The Alarmists are accustomed to taking a mile for every inch we give them. Don’t give them the inch.
/Mr Lynn
They do mix pollution with human made activities. The larger population you have in one area, the more pollution they will create. Anyway, as they say, ‘The truth will out?’ If they believe that green energy will create less warming, let them spend their dollars, and watch the effect on their climate. I’ve just received an email to ask me to put in a submission to keep the clean energy bill going in Australia. Needless to say, I won’t be submitting one, that is not rude.
Chip Knappenberger:
L. E. Joiner has a point. Why do you cite such garbage as these unsupported AGW hypotheses which you seem to have swallowed as fact?
Three observations at http://www.middlebury.net/op-ed/pangburn.html demonstrate that CO2 change has no significant effect on climate
1) In the late Ordovician, the planet plunged into the Andean/Saharan ice age and later emerged from it while the CO2 level was about 10 times the present.
2) During the last glacial period, warming trends changed to cooling trends while the CO2 level was higher than it had been during the warming trend.
3) During the 20th century, average global temperature trends went down, up, down, up, flat (soon to be down) while the CO2 level went steadily, progressively up. Lack of correlation demonstrates lack of causation.
Two drivers of climate change have been discovered that accurately (R^2>0.9) explain average global temperatures since before 1900. The drivers are given at http://agwunveiled.blogspot.com/ . CO2 is not one of them.
Of the surface temperature trend change from 1909-2005, 62.2% is due to the time-integral of the difference between the sunspot number each year and the average 1610-1940 (34) (times a proxy factor). The rest, 37.8%, is due to the combined effect of ocean oscillations.
I am no scientist but I am a historian (Ph.D., UC Santa Barbara, 1970) and I can assure everyone that there were hotter periods in the past without benefit of carbon-based industry, all well documented in the historical record.

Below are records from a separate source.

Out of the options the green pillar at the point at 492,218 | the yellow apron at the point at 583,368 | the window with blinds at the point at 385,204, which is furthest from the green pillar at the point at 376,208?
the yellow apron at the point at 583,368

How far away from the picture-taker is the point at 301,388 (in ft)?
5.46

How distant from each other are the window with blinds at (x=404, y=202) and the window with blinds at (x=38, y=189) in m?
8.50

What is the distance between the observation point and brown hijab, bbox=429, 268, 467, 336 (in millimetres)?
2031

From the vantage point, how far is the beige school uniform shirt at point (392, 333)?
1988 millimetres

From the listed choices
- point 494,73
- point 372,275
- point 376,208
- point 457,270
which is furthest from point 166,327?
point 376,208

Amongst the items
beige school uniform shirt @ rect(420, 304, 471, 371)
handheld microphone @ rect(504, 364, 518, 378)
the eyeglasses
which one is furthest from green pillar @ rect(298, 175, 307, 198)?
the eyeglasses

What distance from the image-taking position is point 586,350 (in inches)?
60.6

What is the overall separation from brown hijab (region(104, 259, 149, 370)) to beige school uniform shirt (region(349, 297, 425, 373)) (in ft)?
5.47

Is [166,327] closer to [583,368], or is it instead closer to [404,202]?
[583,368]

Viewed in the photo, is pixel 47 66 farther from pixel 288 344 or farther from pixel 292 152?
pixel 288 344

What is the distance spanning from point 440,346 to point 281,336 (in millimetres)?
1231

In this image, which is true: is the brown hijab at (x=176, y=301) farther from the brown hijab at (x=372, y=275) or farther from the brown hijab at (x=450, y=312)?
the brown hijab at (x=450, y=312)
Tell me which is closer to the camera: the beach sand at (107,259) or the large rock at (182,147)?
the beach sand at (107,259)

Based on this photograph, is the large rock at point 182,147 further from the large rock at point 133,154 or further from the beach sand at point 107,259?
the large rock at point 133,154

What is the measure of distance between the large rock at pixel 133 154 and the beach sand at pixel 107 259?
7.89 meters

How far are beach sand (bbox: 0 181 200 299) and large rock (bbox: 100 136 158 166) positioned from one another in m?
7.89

This alone is sufficient to prove to me that AGW is rubbish. The hard science underscores this but isn’t even necessary to prove it.
Does climate change on Earth?
You betcha all the time.
Did man do it?
Nope we’ve only been around for .00002% of Earth’s existence.
The sun causes Earth’s climate to change and has done so for 4.5 billion years.
Milankovitch Cycles easily explain why Earth’s climate is always changing:
1) The shape of Earth’s orbit around the sun (eccentricity) 100,000 year cycle
2) The tilt of Earth’s axis (Precession) wobbles in a 26,000 year cycle
3) Obliquity (Earth’s axis relative to the plane of its orbit) cycles lasting 40,000 years
Mix up the 3 cycles and you get climate change on Earth;
vacillating sun energy cycles make Earth’s dynamic climate.
Warmers ALWAYS leave out Milankovitch cycles from ALL of their analysis.
since man has nothing to do with any of the cycles……
Make no mistake, this is a desperate dash for the controllers to get in front of the climate before it is too late to take credit for the cooling, reduced frequency of storms, slowdown in sea level rise, more moderate droughts, recovering sea ice, growing pop of polar bears… that is taking place naturally….If they manage to put forth a bigger load of regulations, shut down coal, pipelines, hyro-fracking and expand windmills and solar panels, and give heart to the EUSocialist Republics that are about to throw in the towel, then we have allowed cementing of CAGW science for a century, subjugation of all science to become a political tool for any purpose, promulgation of laws to punish dissent, repeal or, as is in process, reinterpretation of the First Amendment, neutering and repurposing of all education, final death of civilization and the beginning of a new, long Dark Age without the monasteries to preserve and study unsanctioned knowledge and ideas.